YOUR TASK> The records follow. Copy each one exactly.

◆ ◆ ◆ ◆ ◆ ◆ ◆

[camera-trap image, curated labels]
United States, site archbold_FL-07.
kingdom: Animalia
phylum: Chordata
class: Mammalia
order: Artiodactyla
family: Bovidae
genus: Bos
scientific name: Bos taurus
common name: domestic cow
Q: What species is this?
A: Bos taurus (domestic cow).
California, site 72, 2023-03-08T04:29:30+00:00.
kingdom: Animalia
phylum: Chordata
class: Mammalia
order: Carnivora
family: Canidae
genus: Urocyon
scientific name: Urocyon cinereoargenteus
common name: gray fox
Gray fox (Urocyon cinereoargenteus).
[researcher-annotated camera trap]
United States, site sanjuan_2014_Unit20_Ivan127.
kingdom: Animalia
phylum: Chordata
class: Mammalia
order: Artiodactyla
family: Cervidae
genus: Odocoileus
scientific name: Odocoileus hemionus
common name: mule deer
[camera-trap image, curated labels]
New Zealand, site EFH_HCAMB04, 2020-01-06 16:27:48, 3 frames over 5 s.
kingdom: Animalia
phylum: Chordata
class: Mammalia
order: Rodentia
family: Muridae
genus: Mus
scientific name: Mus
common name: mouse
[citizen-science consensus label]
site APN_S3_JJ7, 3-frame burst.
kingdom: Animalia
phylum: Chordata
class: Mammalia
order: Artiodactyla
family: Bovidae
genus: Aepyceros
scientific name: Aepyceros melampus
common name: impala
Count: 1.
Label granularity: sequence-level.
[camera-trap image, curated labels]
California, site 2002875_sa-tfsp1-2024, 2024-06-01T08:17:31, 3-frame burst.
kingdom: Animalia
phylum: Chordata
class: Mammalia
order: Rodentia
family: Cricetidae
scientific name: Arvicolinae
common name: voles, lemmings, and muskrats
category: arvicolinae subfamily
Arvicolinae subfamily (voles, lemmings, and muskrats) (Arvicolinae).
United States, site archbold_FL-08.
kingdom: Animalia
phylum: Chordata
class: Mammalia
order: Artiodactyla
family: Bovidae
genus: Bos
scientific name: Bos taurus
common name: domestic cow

◆ ◆ ◆ ◆ ◆ ◆ ◆

SOLUTION BELOW>
[camera-trap image, curated labels]
United States, site archbold_FL-07.
kingdom: Animalia
phylum: Chordata
class: Mammalia
order: Artiodactyla
family: Bovidae
genus: Bos
scientific name: Bos taurus
common name: domestic cow
Q: What species is this?
A: Bos taurus (domestic cow).
California, site 72, 2023-03-08T04:29:30+00:00.
kingdom: Animalia
phylum: Chordata
class: Mammalia
order: Carnivora
family: Canidae
genus: Urocyon
scientific name: Urocyon cinereoargenteus
common name: gray fox
Gray fox (Urocyon cinereoargenteus).
[researcher-annotated camera trap]
United States, site sanjuan_2014_Unit20_Ivan127.
kingdom: Animalia
phylum: Chordata
class: Mammalia
order: Artiodactyla
family: Cervidae
genus: Odocoileus
scientific name: Odocoileus hemionus
common name: mule deer
[camera-trap image, curated labels]
New Zealand, site EFH_HCAMB04, 2020-01-06 16:27:48, 3 frames over 5 s.
kingdom: Animalia
phylum: Chordata
class: Mammalia
order: Rodentia
family: Muridae
genus: Mus
scientific name: Mus
common name: mouse
[citizen-science consensus label]
site APN_S3_JJ7, 3-frame burst.
kingdom: Animalia
phylum: Chordata
class: Mammalia
order: Artiodactyla
family: Bovidae
genus: Aepyceros
scientific name: Aepyceros melampus
common name: impala
Count: 1.
Label granularity: sequence-level.
[camera-trap image, curated labels]
California, site 2002875_sa-tfsp1-2024, 2024-06-01T08:17:31, 3-frame burst.
kingdom: Animalia
phylum: Chordata
class: Mammalia
order: Rodentia
family: Cricetidae
scientific name: Arvicolinae
common name: voles, lemmings, and muskrats
category: arvicolinae subfamily
Arvicolinae subfamily (voles, lemmings, and muskrats) (Arvicolinae).
United States, site archbold_FL-08.
kingdom: Animalia
phylum: Chordata
class: Mammalia
order: Artiodactyla
family: Bovidae
genus: Bos
scientific name: Bos taurus
common name: domestic cow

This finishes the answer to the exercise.